I have a process that generates values and that I observe. When the process terminates, I want to compute the median of those values.
If I had to compute the mean, I could just store the sum and the number of generated values and thus have O(1) memory requirement. How about the median? Is there a way to save on the obvious O(n) coming from storing all the values?
Edit: Interested in 2 cases: 1) the stream length is known, 2) it's not.
You are going to need to store at least ceil(n/2) points, because any one of the first n/2 points could be the median. It is probably simplest to just store the points and find the median. If saving ceil(n/2) points is of value, then read in the first n/2 points into a sorted list (a binary tree is probably best), then as new points are added throw out the low or high points and keep track of the number of points on either end thrown out.
Edit:
If the stream length is unknown, then obviously, as Stephen observed in the comments, then we have no choice but to remember everything. If duplicate items are likely, we could possibly save a bit of memory using Dolphins idea of storing values and counts.
You can
k distinct values means storing O(k) memory)O(n).
If you have discrete values and lots of repetition you could store the values and counts, which would save a bit of space.
Possibly at stages through the computation you could discard the top 'n' and bottom 'n' values, as long as you are sure that the median is not in that top or bottom range.
e.g. Let's say you are expecting 100,000 values. Every time your stored number gets to (say) 12,000 you could discard the highest 1000 and lowest 1000, dropping storage back to 10,000.
If the distribution of values is fairly consistent, this would work well. However if there is a possibility that you will receive a large number of very high or very low values near the end, that might distort your computation. Basically if you discard a "high" value that is less than the (eventual) median or a "low" value that is equal or greater than the (eventual) median then your calculation is off.
Update
Bit of an example
Let's say that the data set is the numbers 1,2,3,4,5,6,7,8,9.
By inspection the median is 5.
Let's say that the first 5 numbers you get are 1,3,5,7,9.

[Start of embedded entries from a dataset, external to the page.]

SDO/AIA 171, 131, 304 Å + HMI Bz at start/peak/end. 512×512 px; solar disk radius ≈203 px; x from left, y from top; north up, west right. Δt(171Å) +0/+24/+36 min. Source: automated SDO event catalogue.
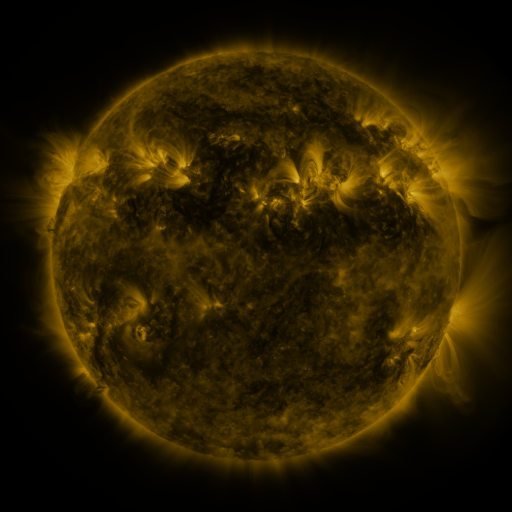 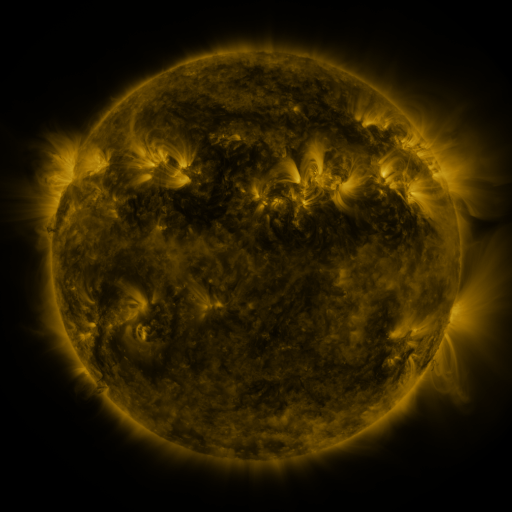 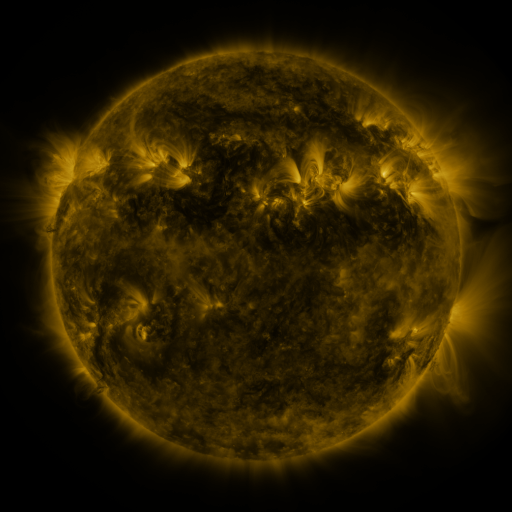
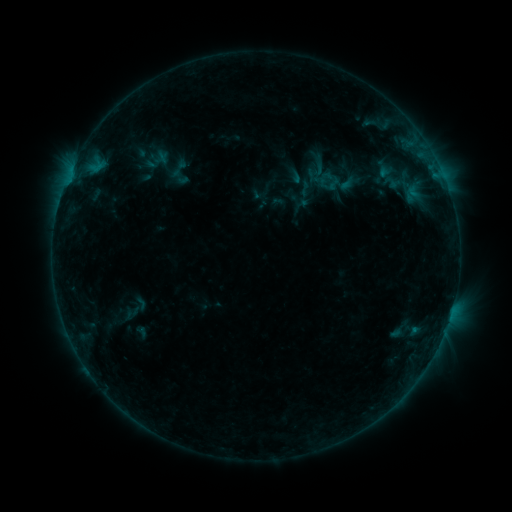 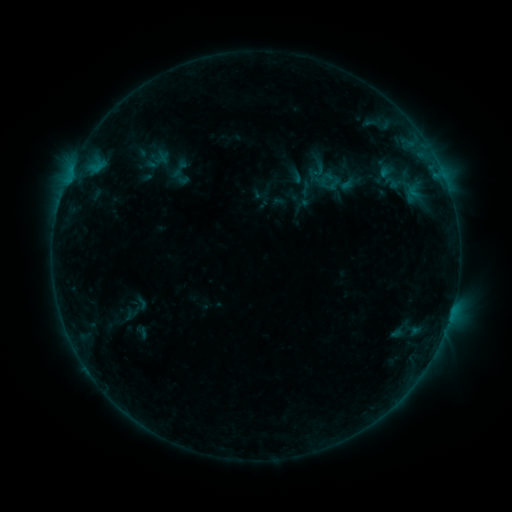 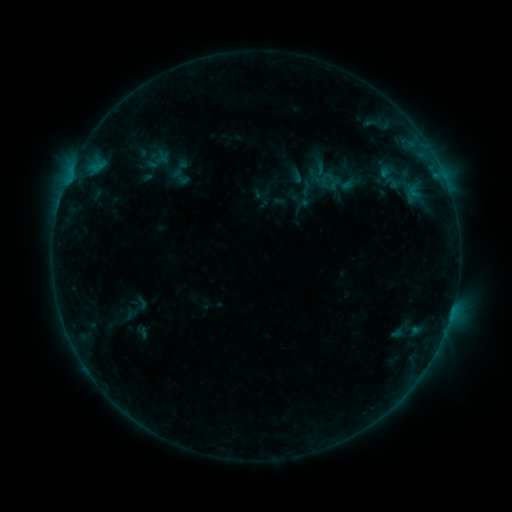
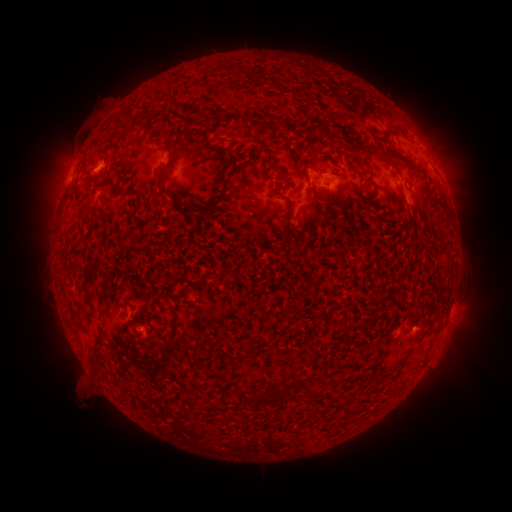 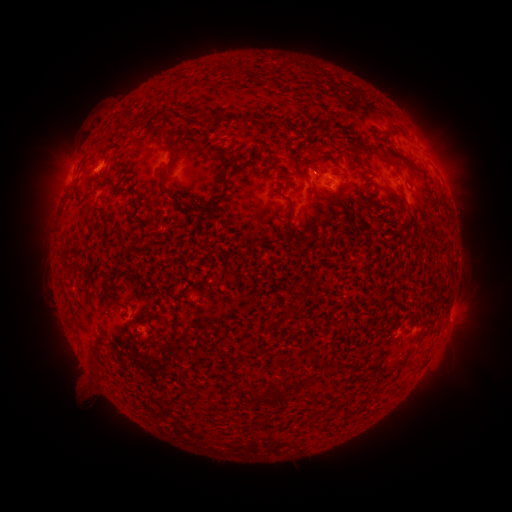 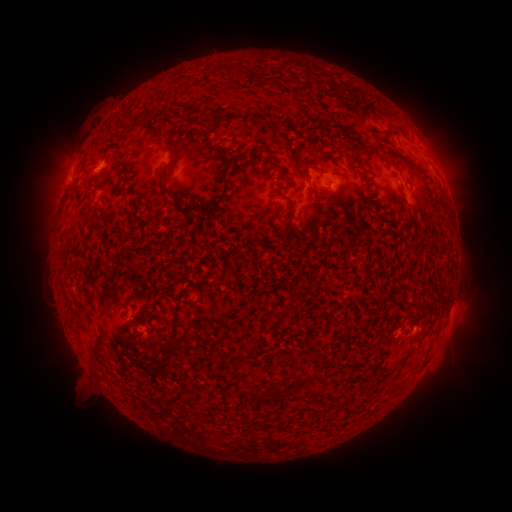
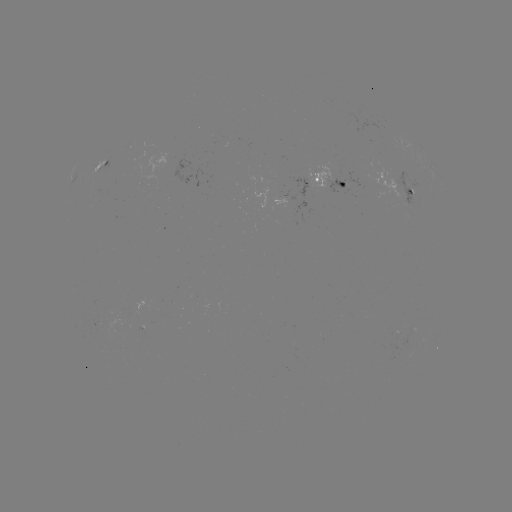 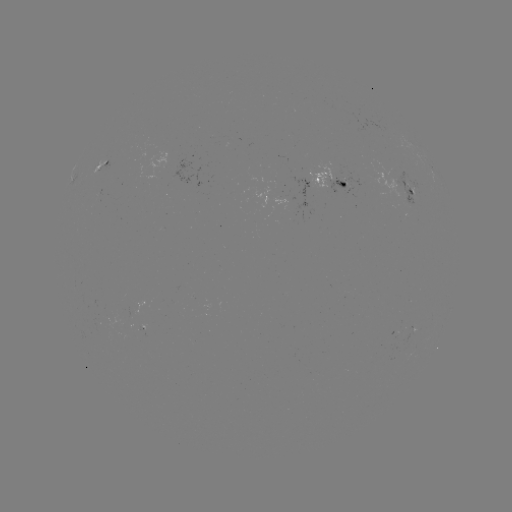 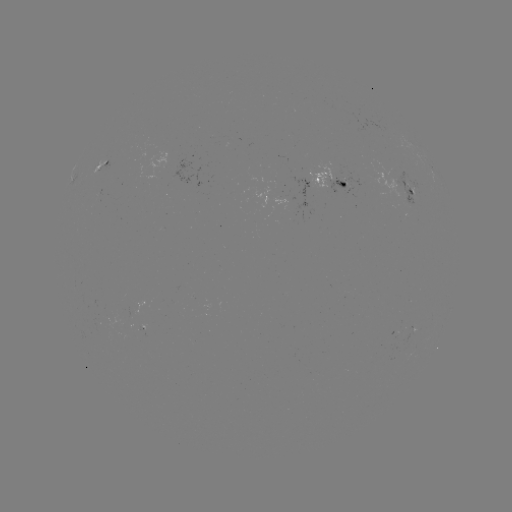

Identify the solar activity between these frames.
emerging-flux region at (405, 197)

To save space we discard the highest and lowest, leaving 3,5,7
Now get two more, 2,6 so our storage is 2,3,5,6,7
Discard the highest and lowest, leaving 3,5,6
Get the last two 4,8 and we have 3,4,5,6,8
Median is still 5 and the world is a good place.
However, lets say that the first five numbers we get are 1,2,3,4,5
Discard top and bottom leaving 2,3,4
Get two more 6,7 and we have 2,3,4,6,7
Discard top and bottom leaving 3,4,6
Get last two 8,9 and we have 3,4,6,8,9
With a median of 6 which is incorrect.
If our numbers are well distributed, we can keep trimming the extremities. If they might be bunched in lots of large or lots of small numbers, then discarding is risky.
I had the same problem and got a way that has not been posted here. Hopefully my answer can help someone in the future.
If you know your value range and don't care much about median value precision, you can incrementally create a histogram of quantized values using constant memory. Then it is easy to find median or any position of values, with your quantization error.
For example, suppose your data stream is image pixel values and you know these values are integers all falling within 0~255. To create the image histogram incrementally, just create 256 counters (bins) starting from zeros and count one on the bin corresponding to the pixel value while scanning through the input. Once the histogram is created, find the first cumulative count that is larger than half of the data size to get median.
For data that are real numbers, you can still compute histogram with each bin having quantized values (e.g. bins of 10's, 1's, or 0.1's etc.), depending on your expected data value range and precision you want.
If you don't know the value range of entire data sample, you can still estimate the possible value range of median and compute histogram within this range. This drops outliers by nature but is exactly what we want when computing median.